┌─ Listed records
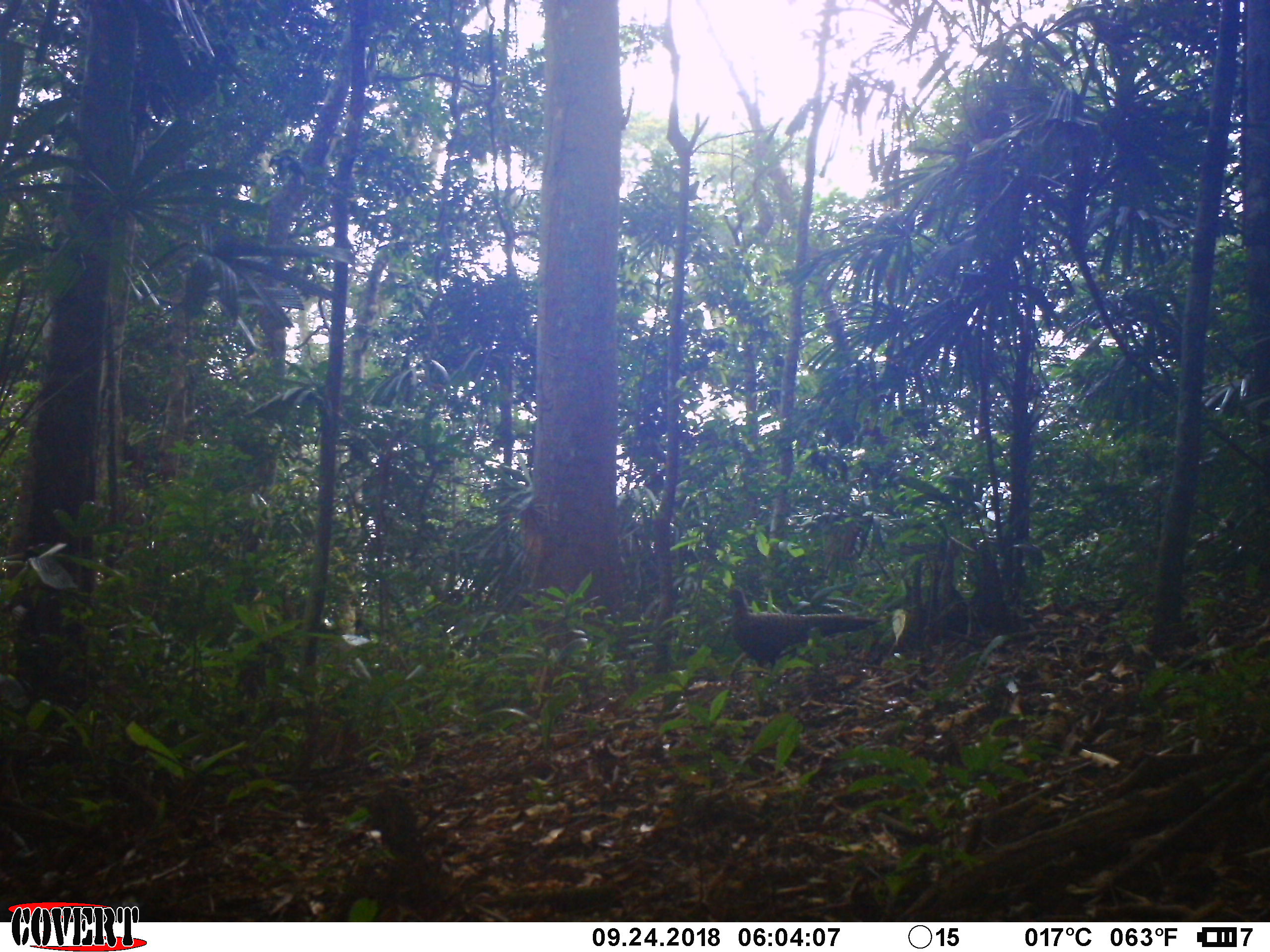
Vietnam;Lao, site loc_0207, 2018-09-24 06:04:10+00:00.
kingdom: Animalia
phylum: Chordata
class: Aves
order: Galliformes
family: Phasianidae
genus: Polyplectron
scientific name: Polyplectron bicalcaratum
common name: gray peacock-pheasant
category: grey peacock pheasant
Grey peacock pheasant (gray peacock-pheasant) (Polyplectron bicalcaratum). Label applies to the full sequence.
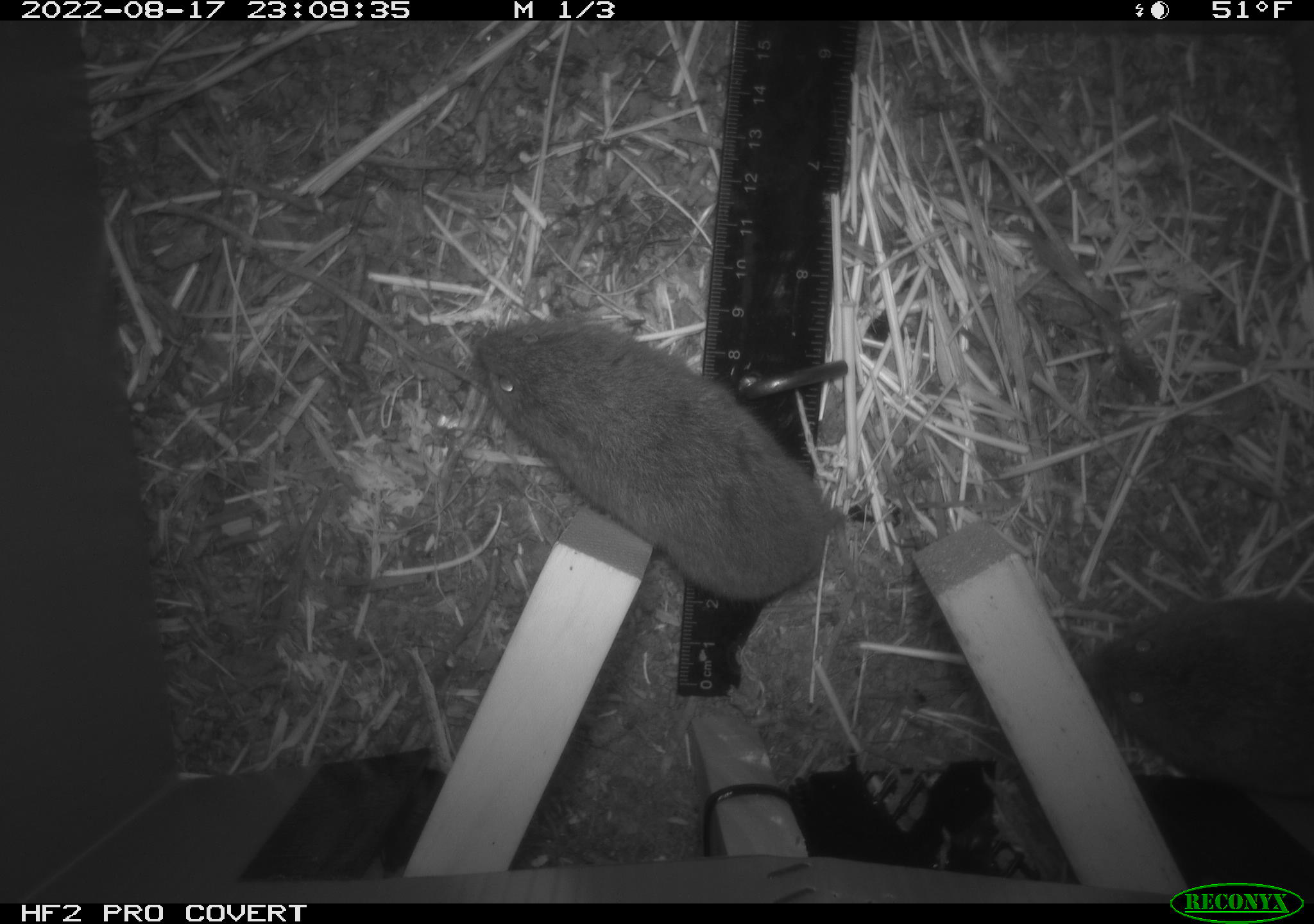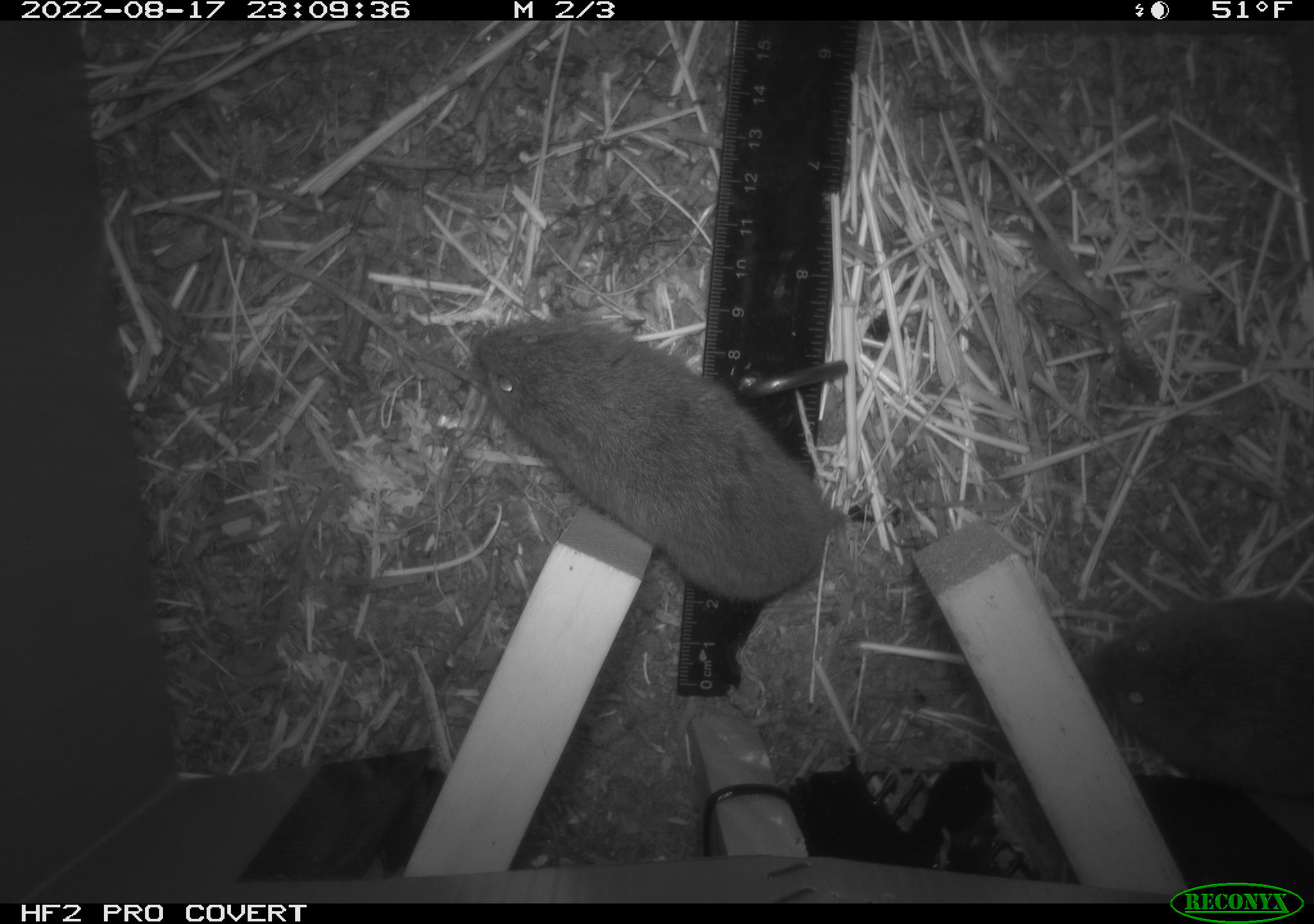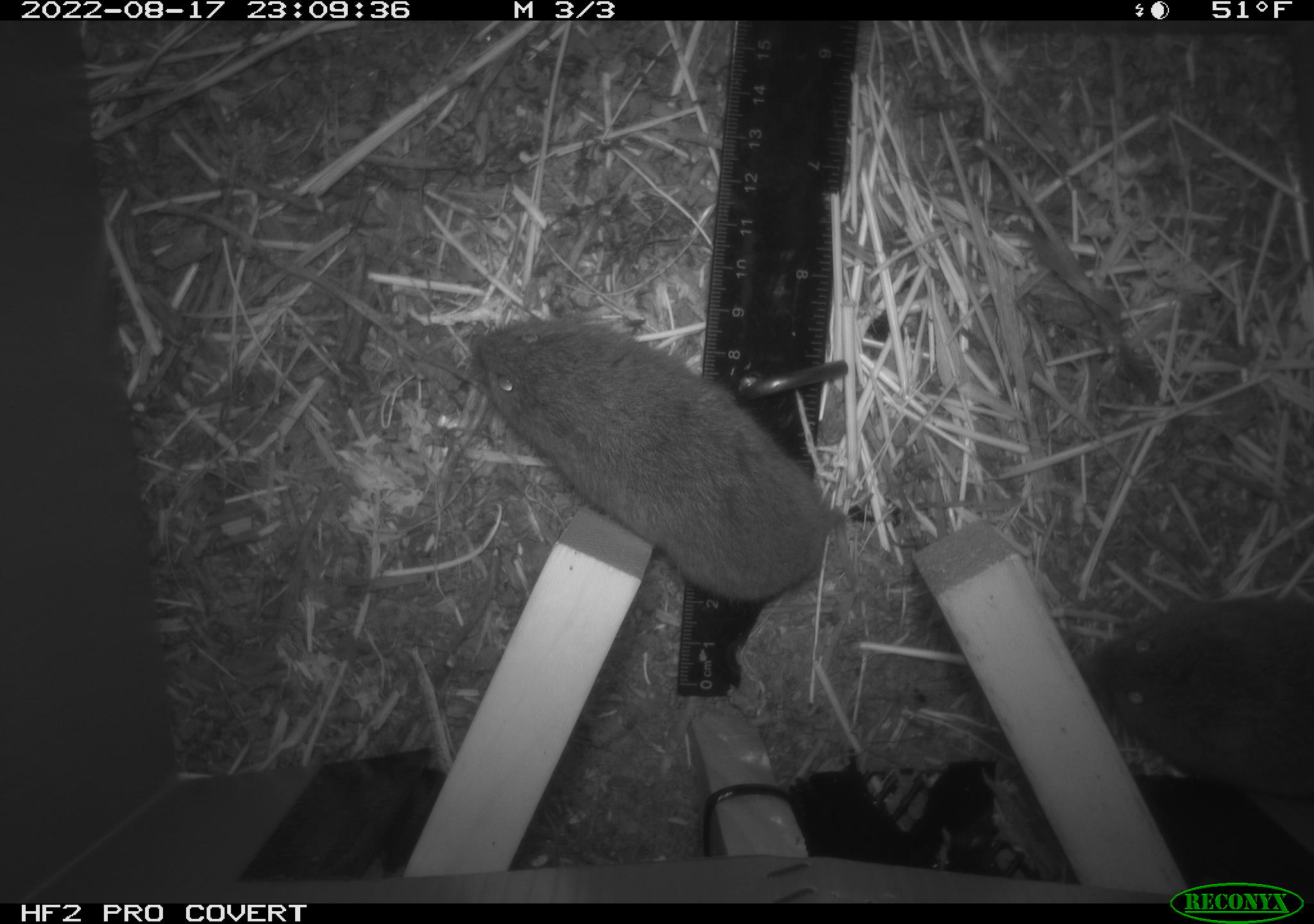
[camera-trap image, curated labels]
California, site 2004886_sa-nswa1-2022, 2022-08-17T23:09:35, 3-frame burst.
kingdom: Animalia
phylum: Chordata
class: Mammalia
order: Rodentia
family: Cricetidae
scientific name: Cricetidae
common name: hamsters, voles, lemmings, and allies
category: cricetidae family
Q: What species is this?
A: Cricetidae family (hamsters, voles, lemmings, and allies) (Cricetidae).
└─
Exactly as they stand, the entries must be written out again, pictures excluded.

Vietnam;Lao, site loc_0207, 2018-09-24 06:04:10+00:00.
kingdom: Animalia
phylum: Chordata
class: Aves
order: Galliformes
family: Phasianidae
genus: Polyplectron
scientific name: Polyplectron bicalcaratum
common name: gray peacock-pheasant
category: grey peacock pheasant
Grey peacock pheasant (gray peacock-pheasant) (Polyplectron bicalcaratum). Label applies to the full sequence.
[camera-trap image, curated labels]
California, site 2004886_sa-nswa1-2022, 2022-08-17T23:09:35, 3-frame burst.
kingdom: Animalia
phylum: Chordata
class: Mammalia
order: Rodentia
family: Cricetidae
scientific name: Cricetidae
common name: hamsters, voles, lemmings, and allies
category: cricetidae family
Q: What species is this?
A: Cricetidae family (hamsters, voles, lemmings, and allies) (Cricetidae).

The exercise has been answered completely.